Harari (4014)  menjelaskan bahwa semenjak revolusi kognitif, Sapiens hidup dalam realitas ganda. Sapiens dapat hidup dalam realitas obyektif, dan juga imaginative (subyektif). Sapiens di satu sisi dapat bercerita tentang pengalaman-pengalaman obyektifnya seperti melihat pohon, melihat sungai, dan seterusnya. Namun pada sisi lainnya, Sapiens dapat juga bercerita tentan sebuah dunia yang tidak riil. Ia dapat bercerita tentang sebuah dunia imaginative, tentang seorang pribadi secara imaginative. Ia dapat berkhayal tentang sesuatu, tentang seseorang, tentang sebuah kekuatan yang tidak pernah ia jumpai.

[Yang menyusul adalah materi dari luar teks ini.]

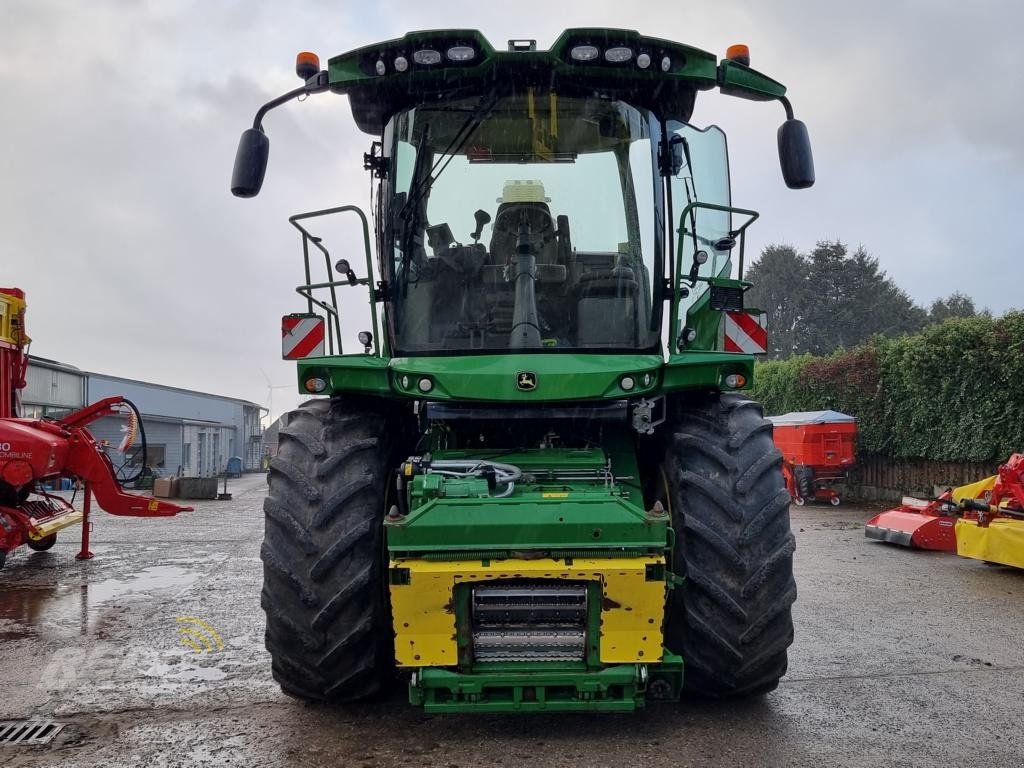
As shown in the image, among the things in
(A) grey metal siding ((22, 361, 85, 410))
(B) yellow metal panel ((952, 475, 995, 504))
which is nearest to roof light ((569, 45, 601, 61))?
(B) yellow metal panel ((952, 475, 995, 504))

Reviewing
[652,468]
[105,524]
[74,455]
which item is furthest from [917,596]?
[105,524]

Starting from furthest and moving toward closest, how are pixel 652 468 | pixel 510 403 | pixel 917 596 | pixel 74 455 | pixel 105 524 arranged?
pixel 105 524
pixel 74 455
pixel 917 596
pixel 652 468
pixel 510 403

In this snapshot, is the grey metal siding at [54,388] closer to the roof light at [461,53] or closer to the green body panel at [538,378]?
the roof light at [461,53]

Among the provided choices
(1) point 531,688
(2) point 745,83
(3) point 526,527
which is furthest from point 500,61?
(1) point 531,688

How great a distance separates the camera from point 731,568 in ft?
11.3

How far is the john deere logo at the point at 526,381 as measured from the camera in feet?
11.9

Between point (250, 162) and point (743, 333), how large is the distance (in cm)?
261

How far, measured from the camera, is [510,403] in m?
3.86

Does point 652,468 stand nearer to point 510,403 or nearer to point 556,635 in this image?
point 510,403

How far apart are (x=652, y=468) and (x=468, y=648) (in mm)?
1365

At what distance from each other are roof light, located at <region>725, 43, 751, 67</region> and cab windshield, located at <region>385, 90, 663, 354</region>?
1.58ft

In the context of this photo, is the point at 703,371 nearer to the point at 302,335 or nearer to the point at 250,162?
the point at 302,335

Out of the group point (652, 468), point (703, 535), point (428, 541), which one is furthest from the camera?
point (652, 468)

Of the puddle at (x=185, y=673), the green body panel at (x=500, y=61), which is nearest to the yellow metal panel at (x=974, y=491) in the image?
the green body panel at (x=500, y=61)
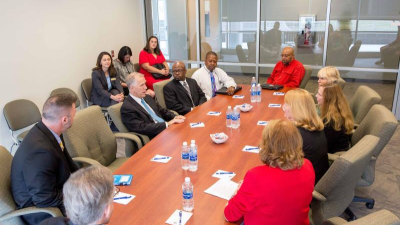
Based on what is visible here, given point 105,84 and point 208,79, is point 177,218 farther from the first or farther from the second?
point 105,84

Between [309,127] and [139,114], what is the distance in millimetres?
1898

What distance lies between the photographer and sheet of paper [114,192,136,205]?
205 centimetres

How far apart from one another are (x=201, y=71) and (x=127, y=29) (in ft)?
8.60

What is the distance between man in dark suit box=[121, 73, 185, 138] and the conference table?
18cm

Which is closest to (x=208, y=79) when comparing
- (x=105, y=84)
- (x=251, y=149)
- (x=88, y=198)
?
(x=105, y=84)

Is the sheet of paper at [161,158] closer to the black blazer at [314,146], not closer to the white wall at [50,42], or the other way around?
the black blazer at [314,146]

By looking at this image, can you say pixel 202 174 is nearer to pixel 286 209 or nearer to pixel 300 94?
pixel 286 209

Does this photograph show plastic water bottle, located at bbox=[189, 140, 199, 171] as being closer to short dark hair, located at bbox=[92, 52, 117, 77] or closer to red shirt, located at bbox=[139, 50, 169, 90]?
short dark hair, located at bbox=[92, 52, 117, 77]

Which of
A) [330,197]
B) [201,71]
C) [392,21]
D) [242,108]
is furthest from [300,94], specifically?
[392,21]

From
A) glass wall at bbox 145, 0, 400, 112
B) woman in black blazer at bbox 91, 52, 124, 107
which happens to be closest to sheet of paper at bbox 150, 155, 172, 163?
woman in black blazer at bbox 91, 52, 124, 107

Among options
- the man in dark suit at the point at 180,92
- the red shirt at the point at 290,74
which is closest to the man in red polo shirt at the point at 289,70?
the red shirt at the point at 290,74

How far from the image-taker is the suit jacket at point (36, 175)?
2151mm

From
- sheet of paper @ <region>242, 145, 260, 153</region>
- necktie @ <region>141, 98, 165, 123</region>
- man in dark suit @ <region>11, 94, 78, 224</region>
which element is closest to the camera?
man in dark suit @ <region>11, 94, 78, 224</region>

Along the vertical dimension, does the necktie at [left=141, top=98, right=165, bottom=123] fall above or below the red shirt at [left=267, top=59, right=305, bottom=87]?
below
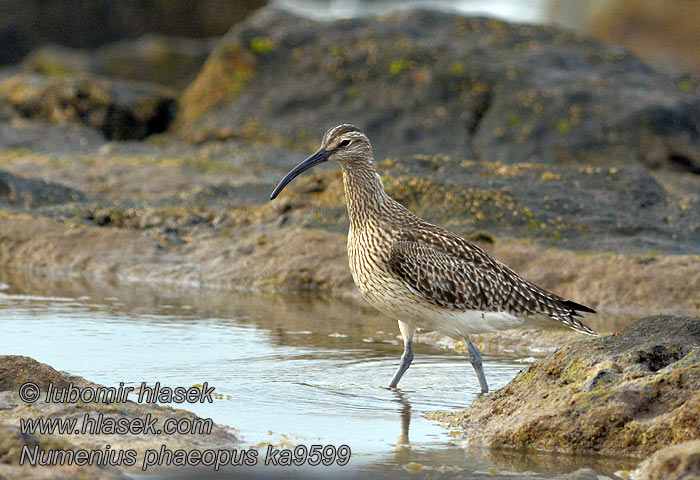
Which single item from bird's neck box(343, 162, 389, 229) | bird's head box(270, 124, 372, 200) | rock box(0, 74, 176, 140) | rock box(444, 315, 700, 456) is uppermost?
rock box(0, 74, 176, 140)

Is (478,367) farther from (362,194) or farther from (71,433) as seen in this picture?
(71,433)

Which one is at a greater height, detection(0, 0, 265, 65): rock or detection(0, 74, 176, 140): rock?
detection(0, 0, 265, 65): rock

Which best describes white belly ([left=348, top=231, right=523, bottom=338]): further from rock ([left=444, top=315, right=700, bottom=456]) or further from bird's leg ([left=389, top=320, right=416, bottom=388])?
rock ([left=444, top=315, right=700, bottom=456])

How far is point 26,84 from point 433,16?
705cm

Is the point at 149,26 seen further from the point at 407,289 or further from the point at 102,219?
the point at 407,289

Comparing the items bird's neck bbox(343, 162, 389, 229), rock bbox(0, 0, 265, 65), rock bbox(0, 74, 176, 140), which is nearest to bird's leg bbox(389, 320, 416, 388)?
bird's neck bbox(343, 162, 389, 229)

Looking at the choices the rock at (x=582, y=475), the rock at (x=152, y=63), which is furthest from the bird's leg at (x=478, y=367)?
the rock at (x=152, y=63)

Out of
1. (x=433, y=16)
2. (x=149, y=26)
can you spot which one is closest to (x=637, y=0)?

Bahkan revolusi koginitif memungkinkan manusia secara imaginative berada sekaligus dalam satu periode waktu. Ia dapat berada pada masa lalu, masa sekarang dan juga masa depan. Sapiens, berkat revolusi kognitifnya secara imaginative dapat menggenggam waktu. Ia menjadi pengendali waktu. Berkat kemampuannya dalam berbasa, Sapiens meluncur cepat melalui jalur tanpa hambatan meninggalkan semua spesies manusia dan hewan lainnya dalam soal kerja sama.